Project

General

Profile

Some high-level notes on DAQ interface

Available tools

It appears information can be sent unprompted to RC in JSON (JavaScript Object Notation) format via 0MQ. Hierarchical data, somewhat similar to FHiCL and XML.

Configuration format

It seems like it would be appropriate to exclude artdaq-specific info from the configuration info in the database (e.g., number of event builders, parameters controlling the online monitoring modules, etc.) In other words, separate physics-relevant info (trigger table, etc.) from how that physics is collected.

JCF, 4/10/14 According to Erik, labeling of configurations is taken from Nova, and is high-level. Not 100% clear what the information DAQ Interface will use to configure itself and artdaq will look like yet, but should be relatively easy to implement a "stub" to work with (e.g., an ASCII file with config info) in the meantime

Principles:

Don't let RC know there's a problem if it can be easily fixed

--Retries?

Transparency

If a problem can't be fixed, send RC a JSON object with as much info as possible (e.g., what time DAQ interface realized the problem occurred, which specific board reader / event builder caused the error should this be the case, what the error string was, etc.) [ _JCF, 4/10/14 Thinking on this has changed-- see below]

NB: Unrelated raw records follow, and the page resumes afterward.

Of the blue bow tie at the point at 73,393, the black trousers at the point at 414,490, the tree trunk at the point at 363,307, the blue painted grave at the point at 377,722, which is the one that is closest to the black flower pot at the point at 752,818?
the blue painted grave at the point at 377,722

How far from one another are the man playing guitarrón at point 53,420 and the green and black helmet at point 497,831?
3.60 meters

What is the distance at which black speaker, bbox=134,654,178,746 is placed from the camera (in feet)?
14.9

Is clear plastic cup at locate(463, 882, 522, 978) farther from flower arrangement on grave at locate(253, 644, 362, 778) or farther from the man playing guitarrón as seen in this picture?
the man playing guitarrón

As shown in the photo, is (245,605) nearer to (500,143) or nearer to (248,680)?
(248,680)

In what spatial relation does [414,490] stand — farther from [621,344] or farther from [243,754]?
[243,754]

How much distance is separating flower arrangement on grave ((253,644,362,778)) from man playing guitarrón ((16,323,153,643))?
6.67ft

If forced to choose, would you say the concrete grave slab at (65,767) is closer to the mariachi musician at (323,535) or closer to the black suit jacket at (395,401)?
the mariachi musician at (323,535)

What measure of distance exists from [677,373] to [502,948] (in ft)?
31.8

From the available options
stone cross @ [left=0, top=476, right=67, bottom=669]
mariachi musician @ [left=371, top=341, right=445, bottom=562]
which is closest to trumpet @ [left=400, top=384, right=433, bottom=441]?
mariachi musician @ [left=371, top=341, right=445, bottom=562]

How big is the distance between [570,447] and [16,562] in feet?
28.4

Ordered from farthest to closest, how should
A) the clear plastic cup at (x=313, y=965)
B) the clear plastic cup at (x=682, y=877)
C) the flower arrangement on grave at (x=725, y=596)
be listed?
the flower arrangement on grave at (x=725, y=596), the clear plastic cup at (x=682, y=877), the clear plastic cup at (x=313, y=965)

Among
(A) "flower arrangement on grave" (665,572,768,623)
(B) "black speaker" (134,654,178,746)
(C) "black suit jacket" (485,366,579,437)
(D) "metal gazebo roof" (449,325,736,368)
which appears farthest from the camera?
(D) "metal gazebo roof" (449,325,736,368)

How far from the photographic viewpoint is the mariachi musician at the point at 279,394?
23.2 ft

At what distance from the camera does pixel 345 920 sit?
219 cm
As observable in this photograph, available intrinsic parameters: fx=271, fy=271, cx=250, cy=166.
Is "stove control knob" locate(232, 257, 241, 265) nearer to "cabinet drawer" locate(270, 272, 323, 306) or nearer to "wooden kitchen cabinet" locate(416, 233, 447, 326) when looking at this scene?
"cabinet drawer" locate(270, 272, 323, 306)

Be poll-able at all times, and send as much info as is reasonably possible to send when polled

An example of what a response might look like, if RC queries DAQ interface when it seems to be taking an unusual amount of time to respond to a "stop" command while running, could be:

state: "running" 
transition_req: "stop" 
transition_complete: "no" 
any_errors: "yes" 
artdaq_state: "running" 
artdaq_transition_req: "stop" 

processes = [
boardreader1 : {last_req: "stop", status: "OK", response: "a longer string", time_of_response: "time_here"}
boardreader2 : {last_req: "stop", status: "error", response: "error message", time_of_response: "time_here"}
boardreader3 : {last_req: "stop", status: "OK", response: "a longer string", time_of_response: "time_here"}
.
.
.
]

In fact, this doesn't even need to be a response to a query -- DAQ interface, as soon as it receives an error from one of the processes, could just send this message up to RC via 0MQ unprompted. This way RC doesn't need to worry about a scenario where an error occurs, DAQ interface knows about it, but several seconds -- or worse -- go by without corrective action being applied. All of the parameters given above should be pretty self-explanatory, except for the fact that there's a "state" and an "artdaq_state"; this is because if, e.g., RC has only a "start" and a "stop" state, then at the artdaq level "start" would translate into an "initialize" followed by a "start", and if something goes wrong during the RC-level "start" it's worth knowing whether the actual error occurred because a boardreader process couldn't initialize its upstream hardware or because it could, but then there was a problem during its attempt to go into "running" mode.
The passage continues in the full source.